One other thing to consider is that perhaps you can re-gauge the center axle on each truck to have a bit more play. 

Lastly, there are some 4-Axle Safety Cab locos that have much of the modern "look". GP60M perhaps? There are a number of makers. Walthers had an 8-40BW until recently and Atlas makes it too. I'd still advise asking for personal experience, but if you're buying a new-production locomotive, I think sticking to a 4 axle is best. Lastly, a shorter 4 axle loco will look much better around small curves than a longer 6 axle.


----------



## LateStarter (Mar 12, 2016)

On my 5x10 layout, there aren't any mainline curves below 22", (the majority are 24 to ~28") and inner loops are 18 to 20".
My 'late model' 6-axle diesels don't see anything tighter than 20" r... Switchers, Geeps and RS11's only.


----------



## CambriaArea51 (Sep 2, 2019)

Some boxes on 6 axle engines will say 18" minimum radius, suggested 22" radius. The problem with 18" radius the back of the engine will hang over the track pulling the coupler of the railcar and forcing the trucks to derail. You would have to find a car that will have enough swing in the coupler and the trucks back far enough that there's no torque on them.


----------



## FiremistSLK (Nov 29, 2019)

Thanks all for your reply. I stopped by my LHS today and he also suggested that as a new HO hobbyist and with my restriction to a 4 x 8 layout that I should stick with an eight wheel loco. I do like the look of the modern safety cab locos and besides the GP60M he showed me some GP38's and GP40's. I liked them all! So I'll just stick with an 8 wheel loco until I gain more experience.


----------



## LateStarter (Mar 12, 2016)

Wise decision.
Alas, quality Geeps are in short supply in these parts.


----------



## Jscullans (Jul 8, 2019)

I have an old blue box dash 9 and it will run on 18"radius curves but its not very graceful.
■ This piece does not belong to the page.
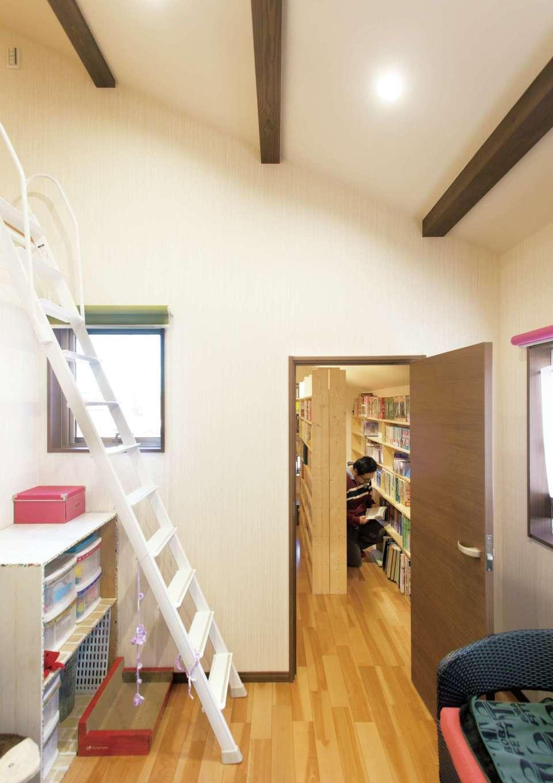 かなめ創建【趣味、狭小住宅、インテリア】ロフト付きの猫専用ルームは2階に。奥の扉を開けると、夫妻の蔵書が収まる書庫へ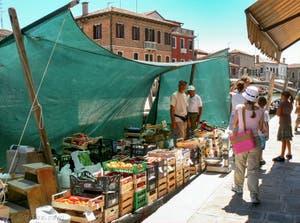 Le bateau de vente de fruits et légumes du Rio dei Vetrai sur l'île de Murano à Venise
I would stick to 4 axle diesels if you want it to be smooth as glass but if youre running at speed it will do ok. somewhere around 50% throttle was the sweet spot for smooth running and not derailing. hope this helps and I agree with eilif on the tolerance comment. I have a couple proto e8 locomotives that will NOT make it through anything tighter than 20 radius


----------



## LateStarter (Mar 12, 2016)

This is an Athearn RTR GP50 I have. You might like it.
It's a fairly modern design, and may fit the genre of what you're looking for.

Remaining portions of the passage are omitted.